In diese Gemengelage platzt Michael Hug, ehemaliger Journalist und Chefredaktor der «Berner Zeitung», der in einem Gastbeitrag, den der «Nebelspalter» veröffentlichte, seine Sicht der Dinge, unter anderem über seinen Kollegen und Freund Fabian Schäfer, darlegt.

Hug beginnt freundlich: Als Abonnent und regelmässiger Leser halte er den «Nebelspalter» für «eine Bereicherung in einer über weite Strecken uniformen Medienlandschaft». Er habe «keine Mühe mit harten Auseinandersetzungen in der Sache und mit kluger Polemik».

Dann aber zieht Hug die Schraube an: Somms «Colt» sitze zu locker, wenn es darum gehe, andere Leute «abzuqualifizieren und mit Häme zu überziehen». Gemeinsam mit Feusi habe Somm im Podcast «Bern einfach» über Jahre Qualifikationen verteilt, die mit inhaltlicher Auseinandersetzung wenig zu tun hätten. Wer auf der falschen Seite stehe, sei «schwach», «lächerlich», «unfähig» oder «peinlich».

Jetzt sei es, so Hug, «peinlich für den Nebelspalter» geworden, weil Feusi «beim Abkupfern eines Artikels erwischt» worden sei. Dass die «Neue Zürcher Zeitung» erst reagiert habe, als der Sachverhalt öffentlich wurde, werfe «tatsächlich kein gutes Licht auf die alte Tante». Doch Hug fügt hinzu, sein Verständnis für die NZZ wachse wieder, wenn Somm und Feusi nun eine «politische Intrige» herbeiredeten.

Besonders entschieden verteidigt Michael Hug seinen früheren Kollegen Fabian Schäfer. Dieser werde von Somm repetitiv als «schwach», «feige», «lächerlich» und «unfähig» bezeichnet, weil er sich in der NZZ für die neuen Verträge mit der EU ausspreche.

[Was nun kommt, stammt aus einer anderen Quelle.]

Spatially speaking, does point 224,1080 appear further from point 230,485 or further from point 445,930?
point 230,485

Schäfer sei aber kein «EU-Euphoriker», sondern ein «sattelfester und kompetenter Journalist», der nach Abwägung der Argumente zu anderen Schlüssen komme als der «Nebelspalter».

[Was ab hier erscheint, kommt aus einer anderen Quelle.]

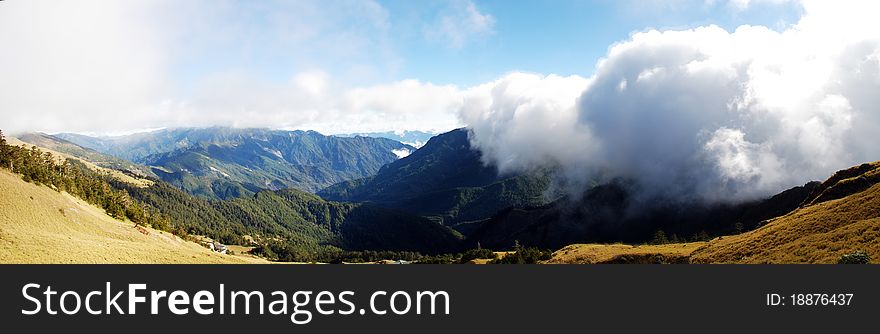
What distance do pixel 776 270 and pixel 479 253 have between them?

Die Unterstellung, Schäfer habe im Innern der NZZ gegen Feusi intrigiert, hält Hug für absurd. Schäfer habe längst gekündigt und einen neuen Arbeitsvertrag unterschrieben gehabt, als Feusi von der NZZ abserviert wurde. Diese «Räubergeschichte» gehöre ins Märchenreich.

Hug wirft Somm vor, dieser behaupte ungerührt, «der wahre Grund für die Kündigung sei nicht das Plagiat, sondern eine ’politische Intrige’.» Und Feusi jammere, er habe in den letzten Tagen einen Shitstorm über sich ergehen lassen müssen. «O-Ton: ’Es isch scho verruckt, wie mir Medieschaffende mitenander umgönd, das het mir die Gschicht zeigt’.» Michael Hug weiter: «Echt jetzt? Habt ihr euch in all den Jahren auch einmal selbst zugehört?»

Der härteste Satz des Briefes trifft Somm frontal: Unter Druck verfalle er «ins selbe Muster wie die Linken», die er so gern kritisiere – nämlich wortreich eine politische Intrige herbeizureden, um zu kaschieren, was offensichtlich sei.

Damit wird die Affäre für den Klein Report endgültig zur Medienposse. Die «Neue Zürcher Zeitung» wollte mit Feusi offenbar ein Signal nach rechts senden, verlor dabei aber mit Schäfer einen ihrer profiliertesten Bundeshausköpfe, worauf die NZZ-Geschäftsleitung ins Schwitzen kam und die Nerven verlor.

Für den Klein Report ist klar, die Kündigung von Fabian Schäfer ist der bekannte Tropfen, der das Fass zum Überlaufen brachte.

Der «Nebelspalter» wiederum beklagt eine Intrige, muss sich aber vorhalten lassen, jahrelang genau jene persönliche Schärfe gepflegt zu haben, die nun auf ihn zurückfällt.

Gemäss Recherchen des Klein Reports ist die Plagiats-Geschichte von Dominik Feusi unter anderem den Zeitungen «Tages-Anzeiger» und «Blick» gesteckt worden. Journalist Fabian Eberhard vom «Blick» publizierte die Affäre auch.

Den Klein Report würde es nicht überraschen, wenn sich der Kreis am Ende schliesst und Feusi wieder beim «Nebelspalter» landet.

Oder anders gesagt: Ausser Spesen nichts gewesen.